Two more Italians close the day’s proceedings, and they could not have been more different. LUCA BURATTO (Italy) is as scruffy as they come. Sporting an afro, pork-chop sideburns, spectacles, shirt-sleeves and trousers with an off-centre belt buckle, he sits slightly higher than Glenn Gould off the ground. His odd mannerisms including flailing arms and facial grimaces (caught dramatically on camera) are off-putting but one needs to look beyond the “mad scientist” externals to catch the true artistry which he possesses in spades. His Haydn Sonata in C major (Hob.XVI: 50) is full of sunshine and humour, and his pedalling of those dreamy passages is exemplary. The stuttering “wrong note” finale also comes through well, but his main act is in Schumann’s mighty Fantasy in C major (Op.17).

Full-blooded romanticism flowed through his veins for the sweeping opening movement, while the central march built from strength to strength before culminating into those octave leaps which he negotiated without so much as raising a sweat. When you start worrying for a performer’s sanity, it means you are entering into his world and beginning to care. That is how he draws you in for the slow closing movement, where judging by the video close-ups, he is pouring out his life’s miseries and tribulations like some Roman Catholic confessional. Here is a gripping artist grappling with life, and looking on with voyeuristic curiosity, one is held captive.  

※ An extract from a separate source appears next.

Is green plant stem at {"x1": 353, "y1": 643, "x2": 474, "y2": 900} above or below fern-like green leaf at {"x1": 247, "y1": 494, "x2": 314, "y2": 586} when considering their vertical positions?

My view: His DVD will make some very interesting viewing. That’s the first one I’ll buy.

GIUSEPPE GRECO (Italy) appears to be Buratto’s polar opposite. He looks well-nourished by comparison and does not have a single hair out of place. His playing also bears that out, beginning with Beethoven’s Sonata in E flat major (Op.31 No.3), a smart choice as it is the morose German’s happiest long sonata by a mile. There is no angst, but smiles from start to finish. Joseph the Greek’s technique and composure is excellent throughout. None of the running passages trouble him and the final chase (the last movement is a tarantella – how Italian) is bountiful one.

Liszt’s Second Ballade in B minor, resembles his Dante Sonata in that Greco leads the listener into the depths of the Inferno, the subterranean rumblings and leaping tongues of fire coming through very vividly. Like McDonald’s earlier Liszt, this was another voyage of discovery albeit of a darker variety. He closed with Debussy’s L’isle joyeuse, which is again full of splashy colour, now vibrant and gay (the traditional sense of the word, of course), completing the day’s music on a high. That he received a standing ovation was not a doubt.

My view: The Italians seem to get better and better. The best part: they are all unique. 
Parting short: In summary, a very eventful and colourful first day of competition. While the two American-Chinese are poised and polished, the White-American captures the hearts. The Italians appear to be the most varied and interesting bunch.